→ **Ausgelesener Text**:
------------------------------------------------------------------------
In den 80er-Jahren war Tantra-Sex der Erotiktrend überhaupt: stundenlange sexuelle Erlebnisse, die besonders achtsam und ganz ohne Zeitdruck ausgeführt wurden. Ähnlich verhält es sich auch mit dem sogenannten Slow Sex.
Was ist Slow Sex?
Mindful Sex, Slow Sex oder Soul Sex regen die Wiederentdeckung der Langsamkeit und Achtsamkeit an. Die richtigen Techniken beim Sex sollen helfen, eingeschlafene Beziehungen aufzuwecken, eine stärkere Bindung zum Partner zu verspüren und – natürlich – besonders intensive Orgasmen.
Die Sexualtherapeutin Diana Richardson, auf die das Slow-Sex-Konzept zurückgeht, schwärmt: „Slow Sex bietet Paaren einen Weg, damit euer Sex wieder lustvoller wird.“
Beim Slow Sex handelt es besonders entschleunigte und achtsame Berührungen, bei denen jeder Moment voller Lust und Erregung genossen werden. Das Paar nimmt sich Zeit für das Liebesspiel – ganz ohne das schnelle Ziel des Orgasmus. Stattdessen wird sich auf die emotionale und körperliche Intimität fokussiert. Ganz ohne Leistungsdruck.
Ist ein Orgasmus beim Slow Sex verboten?
Ein Orgasmus ist beim Slow Sex keinesfalls verboten. Wie schon erwähnt, fällt ein Orgasmus beim Slow Sex häufig sogar noch intensiver aus denn je. Nur sollte der Höhepunkt bei dieser Form der Sexualität nicht das angestrebte Ziel sein. Das würde nur den Leistungsdruck erhöhen. Wenn es beim Slow Sex überhaupt ein Ziel gibt, dann ist es die Vereinigung von Mann und Frau – und das über zwei, drei Stunden lang in völliger Achtsamkeit.
So gelingt guter Slow Sex: 6 Tipps
Du möchtest dich an der sinnlichen, intensiven und intimen Variante des Miteinanderschlafens einmal ausprobieren? Wir verraten dir 6 hilfreiche Tipps, mit denen du garantiert wunderschöne Stunden mit deinem Partner verbringst.
1. Wie schalte ich vom Alltag in die Entschleunigung?
Bereits im Alltag solltest du für eine bewusste Körperwahrnehmung und mehr Achtsamkeit sorgen. Halte also immer mal wieder für eine Weile inne, setz dich gerade hin und atme langsam und tief in den Bauch hinein – spüre. Wo zieht etwas, wo wird durch die tiefe Atmung ein kleiner Schauer frei? Das stärkt die Verbindung zum Körper. Und: Schaffe zehn Minuten Stille nur für dich, abends nach dem Nachhausekommen oder kurz vor dem Sex.
------------------------------------------------------------------------
→ **Gespeicherte Einträge**:
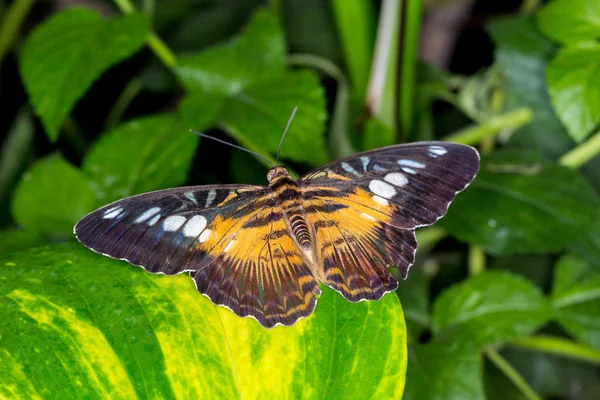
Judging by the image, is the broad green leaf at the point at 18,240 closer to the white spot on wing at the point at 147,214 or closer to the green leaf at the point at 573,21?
the white spot on wing at the point at 147,214

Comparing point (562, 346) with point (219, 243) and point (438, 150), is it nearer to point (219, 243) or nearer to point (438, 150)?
point (438, 150)

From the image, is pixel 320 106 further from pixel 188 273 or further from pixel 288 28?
pixel 288 28

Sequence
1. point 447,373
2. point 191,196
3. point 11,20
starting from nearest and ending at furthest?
point 191,196
point 447,373
point 11,20

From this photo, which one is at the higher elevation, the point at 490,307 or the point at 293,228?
Result: the point at 293,228

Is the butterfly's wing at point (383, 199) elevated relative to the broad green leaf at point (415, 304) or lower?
elevated

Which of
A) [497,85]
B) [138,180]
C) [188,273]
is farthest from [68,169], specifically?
[497,85]

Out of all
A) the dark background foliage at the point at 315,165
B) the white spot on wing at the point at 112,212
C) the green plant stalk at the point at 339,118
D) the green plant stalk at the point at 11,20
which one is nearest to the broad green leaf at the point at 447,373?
the dark background foliage at the point at 315,165

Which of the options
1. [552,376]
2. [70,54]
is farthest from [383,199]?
[552,376]
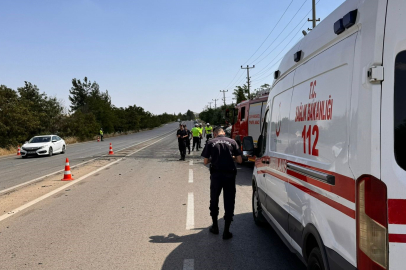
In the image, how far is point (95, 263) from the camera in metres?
4.56

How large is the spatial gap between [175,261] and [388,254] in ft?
10.2

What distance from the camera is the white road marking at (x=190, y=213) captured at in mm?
6262

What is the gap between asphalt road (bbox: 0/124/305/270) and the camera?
4.60m

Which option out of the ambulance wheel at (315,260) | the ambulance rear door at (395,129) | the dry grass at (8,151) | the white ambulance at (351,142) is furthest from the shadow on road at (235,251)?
the dry grass at (8,151)

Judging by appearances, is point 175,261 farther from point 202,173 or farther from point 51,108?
point 51,108

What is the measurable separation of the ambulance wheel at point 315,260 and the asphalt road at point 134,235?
1319 mm

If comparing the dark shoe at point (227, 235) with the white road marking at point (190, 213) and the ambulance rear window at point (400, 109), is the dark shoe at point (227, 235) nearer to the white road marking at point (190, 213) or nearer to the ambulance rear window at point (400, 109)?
the white road marking at point (190, 213)

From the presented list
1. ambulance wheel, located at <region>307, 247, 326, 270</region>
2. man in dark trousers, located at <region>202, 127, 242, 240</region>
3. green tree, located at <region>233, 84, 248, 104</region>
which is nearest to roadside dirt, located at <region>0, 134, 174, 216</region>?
man in dark trousers, located at <region>202, 127, 242, 240</region>

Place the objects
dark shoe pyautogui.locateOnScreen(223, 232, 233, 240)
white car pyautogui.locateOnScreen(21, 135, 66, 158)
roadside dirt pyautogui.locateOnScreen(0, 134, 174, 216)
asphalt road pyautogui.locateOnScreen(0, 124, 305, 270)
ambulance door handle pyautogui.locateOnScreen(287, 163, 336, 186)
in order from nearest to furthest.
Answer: ambulance door handle pyautogui.locateOnScreen(287, 163, 336, 186) → asphalt road pyautogui.locateOnScreen(0, 124, 305, 270) → dark shoe pyautogui.locateOnScreen(223, 232, 233, 240) → roadside dirt pyautogui.locateOnScreen(0, 134, 174, 216) → white car pyautogui.locateOnScreen(21, 135, 66, 158)

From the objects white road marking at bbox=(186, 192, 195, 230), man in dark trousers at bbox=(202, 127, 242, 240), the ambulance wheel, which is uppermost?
man in dark trousers at bbox=(202, 127, 242, 240)

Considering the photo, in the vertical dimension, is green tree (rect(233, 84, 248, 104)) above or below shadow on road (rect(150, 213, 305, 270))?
above

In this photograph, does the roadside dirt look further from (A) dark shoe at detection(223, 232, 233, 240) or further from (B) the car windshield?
(B) the car windshield

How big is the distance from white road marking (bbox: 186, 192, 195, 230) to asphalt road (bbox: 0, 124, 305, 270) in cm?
2

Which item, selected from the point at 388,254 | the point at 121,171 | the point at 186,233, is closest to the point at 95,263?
the point at 186,233
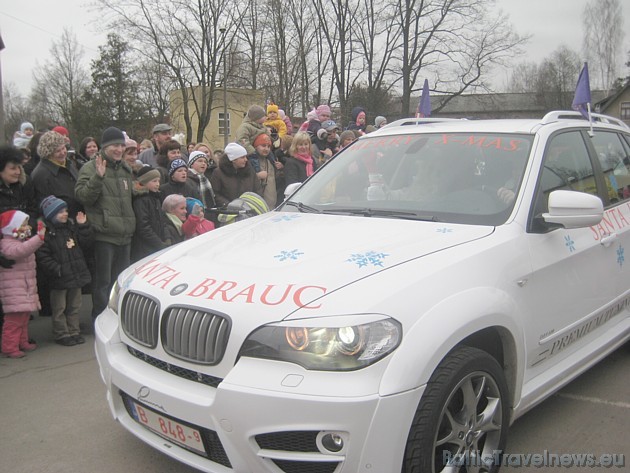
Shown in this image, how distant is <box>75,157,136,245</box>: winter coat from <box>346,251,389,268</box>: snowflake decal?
3.43 meters

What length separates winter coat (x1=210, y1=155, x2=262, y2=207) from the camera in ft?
21.5

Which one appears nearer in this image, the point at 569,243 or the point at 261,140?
------------------------------------------------------------------------
→ **Aufgabe 1**:
Beantworte zum Text über Slow Sex die folgenden Fragen:
(a) In welchem Jahrzehnt war Tantra-Sex der Erotiktrend überhaupt?
(b) Auf wen geht das Slow-Sex-Konzept zurück?
(c) Wie viele Minuten Stille soll man sich nur für sich schaffen?
→ **Aufgabe 2**:
Übersetze den Satz „Ein Orgasmus ist beim Slow Sex keinesfalls verboten.“ aus dem Text über Slow Sex ins Englische.
→ **Aufgabe 3**:
Gib bitte den Text über Slow Sex von „In den 80er-Jahren“ bis einschließlich „sogenannten Slow Sex.“ wortgetreu wieder.

→ **Endergebnis 1**:
(a) In den 80er-Jahren.
(b) Auf die Sexualtherapeutin Diana Richardson.
(c) Zehn Minuten.

→ **Endergebnis 2**:
An orgasm is by no means forbidden in slow sex.

→ **Endergebnis 3**:
In den 80er-Jahren war Tantra-Sex der Erotiktrend überhaupt: stundenlange sexuelle Erlebnisse, die besonders achtsam und ganz ohne Zeitdruck ausgeführt wurden. Ähnlich verhält es sich auch mit dem sogenannten Slow Sex.